I wanted to write something about the late first and early second century philosopher Epictetus's idea concerning death. The Roman was a well read individual who actual spent time as a slave during the reign of Nero. The Emperor Domitian banished philosophers from Italy so the freed slave move to Greece where he established a school. Because he wrote a lot; primarily his 'Discourses' history informs us of his way of thinking about many concerns. What is remarkable about his view of life is that it is similar in outlook to the 20th century French philosopher of Existentialism/aka French rationalism, Jean Paul Sartre.
Epicurus' thought about death is 'that it isn't anything to fear because one fears existing bad things rather than non-sense' (to paraphrase). Life is sense experience and death is the cessation of sensory input (Epictetus believes), hence there is nothing to fear because there is no sensation. Sensation is required to have anything to fear in Epicurus' experience.

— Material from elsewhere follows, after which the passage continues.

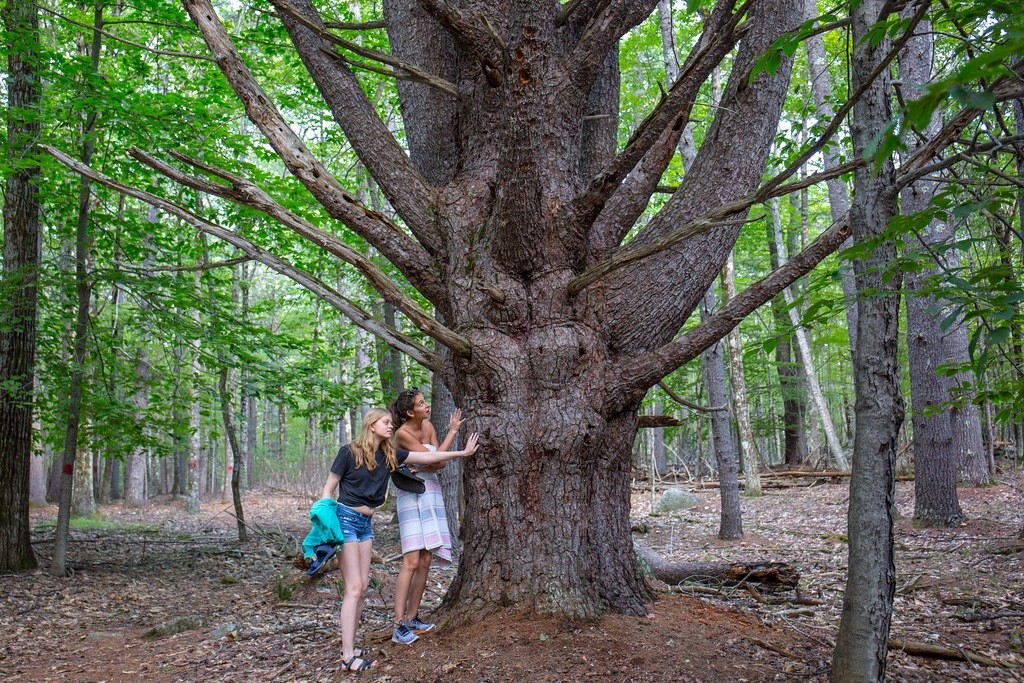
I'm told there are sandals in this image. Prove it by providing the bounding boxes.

The premise that one does not exist after death cannot be confirmed while alive. Non-existence after physical death is an assumption. One knows that information cannot be destroyed (Shannon Entropy) and that an omnipotent God could map or store all of the information comprising a human life (maybe even quantum computing will achieve that capability some time), and so restoration of a human life after death could occur whenever anyone with the information wanted to do so. Thus one could arrive at the premise about existing after death with something new to experience. That is nearly as plausible as existing now.
Epicurus was a hedonist. Epictetus was a stoic who believed in God in nature at least yet his viewpoint isn't too different concerning death than that of Epicurus. The main differentiator is that Epictetus might not go so far as to say about death; something that he hasn't experienced, that it is the absence of sensation, for that is an assumption- a logical yet unsupported inference. Instead Epictetus might say that he hasn't knowledge of it personally; there is no thought within his experience that knows it first-hand.
Epictetus and Sartre each regarded the human mind and its content as existing within the control of the individual. Some things are within our control and somethings aren't. Those things within our control are easy to think about and those without one's control are not to be too concerned about since the thought one uses about such things and relationships exists within the individual mind. One shouldn't allow one's own thought to act like a dog chasing its own tail around in a circle. That is an individual shouldn't create or generate thoughts to be fearful of or deceive oneself about the reality of one's thinking or necessity for thinking particular things; that existential viewpoint covers even death.
Epictetus believe there is nothing to fear of death because if there is, the fear is created within one's own thought. Dividing things within one's control and things that aren't, death is finally one of the things that aren't and so one should not spend much thought being troubled about it. Epictetus and Stoics believed God rules nature and the natural order. God's will and nature has its course and the things it has given to an individual, such as life or real estate it can recover and return to other purposes-even the lives of others.
Though Sartre believed that death is "the complete triumph of the other" he does not well describe what the heterodox otherness is, or who it is-perhaps nature or God or God through nature that is not the content of one's own thought. In that regard neither Sartre or Epictetus are solipsists.
There is an implicit valid logic regarding the Stoic outlook on death and the unknown. One should not invent troubling thoughts concerning things one hasn't muck knowledge of nor control over. Epictetus apparently knew little of Jesus Christ and the way to eternal life in the gospel; he believed in God or Zeus as an omnipotent ruler of nature. He has read Plato and Aristotle apparently being in agreement with the heterodox nature of the phenomenality of life.